• **Requirements**: Extract each line of the records below that contains the word "image".

Dataset excerpt:
========

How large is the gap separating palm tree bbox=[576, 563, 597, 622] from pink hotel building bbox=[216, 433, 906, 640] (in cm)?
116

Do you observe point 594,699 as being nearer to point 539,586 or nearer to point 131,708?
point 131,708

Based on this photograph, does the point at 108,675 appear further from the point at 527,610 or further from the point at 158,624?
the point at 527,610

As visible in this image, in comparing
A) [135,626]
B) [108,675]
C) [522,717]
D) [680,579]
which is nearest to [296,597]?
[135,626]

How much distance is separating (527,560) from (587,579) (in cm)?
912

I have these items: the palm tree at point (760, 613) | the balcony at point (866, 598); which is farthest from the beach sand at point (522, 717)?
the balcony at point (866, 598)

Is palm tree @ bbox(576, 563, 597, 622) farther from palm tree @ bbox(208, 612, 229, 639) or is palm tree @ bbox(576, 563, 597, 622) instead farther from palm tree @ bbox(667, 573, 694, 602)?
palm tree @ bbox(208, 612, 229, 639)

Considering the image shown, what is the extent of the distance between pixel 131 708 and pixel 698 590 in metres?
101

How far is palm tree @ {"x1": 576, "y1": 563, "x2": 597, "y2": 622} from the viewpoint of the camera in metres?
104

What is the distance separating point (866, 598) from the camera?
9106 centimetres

========

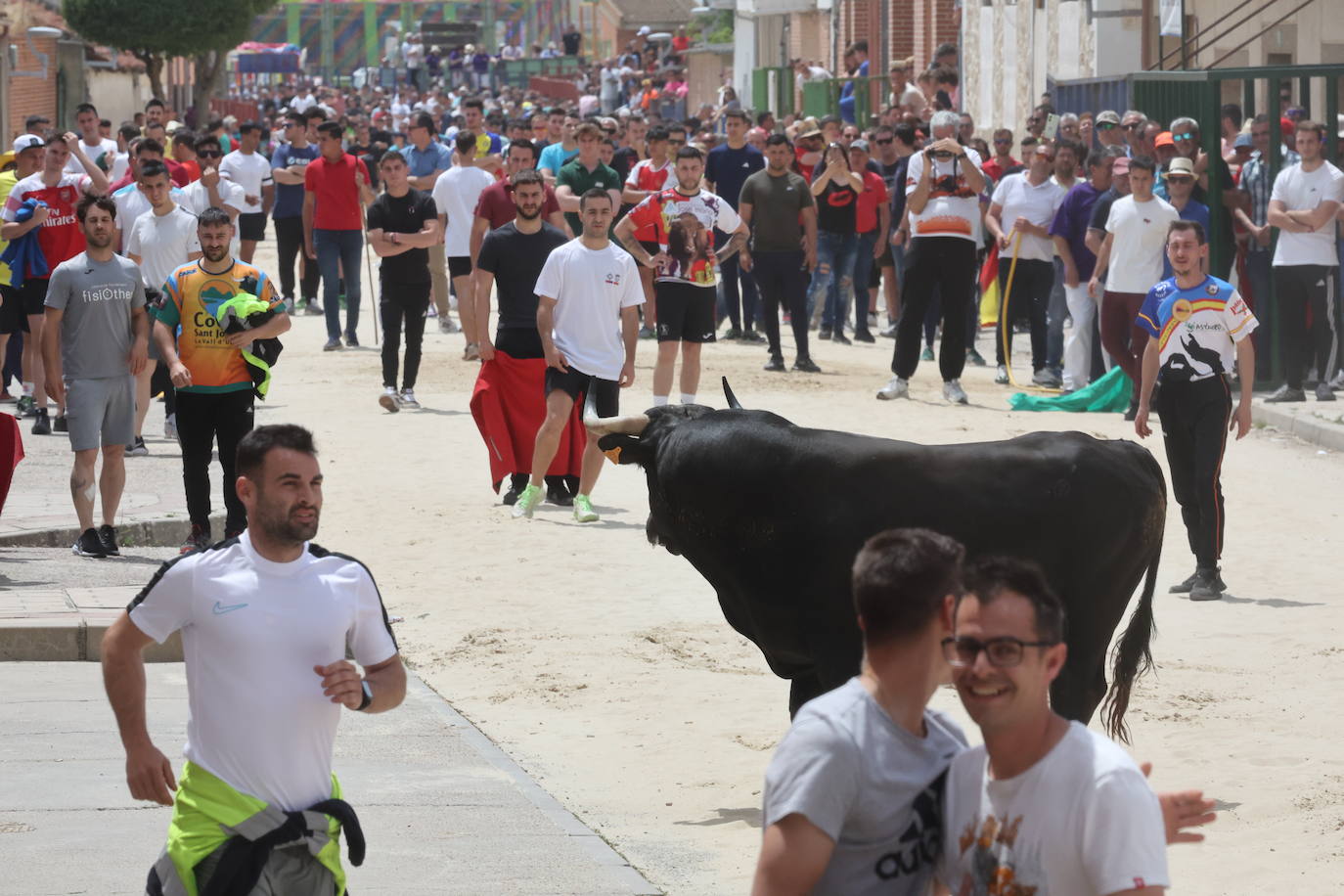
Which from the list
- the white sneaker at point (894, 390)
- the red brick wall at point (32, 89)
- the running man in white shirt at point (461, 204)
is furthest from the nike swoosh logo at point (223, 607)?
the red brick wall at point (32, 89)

========

• **Solution below**:
As visible in this image, in comparing
Considering the image shown, what is the extent of the distance between pixel 131 708 and pixel 698 590 in metres?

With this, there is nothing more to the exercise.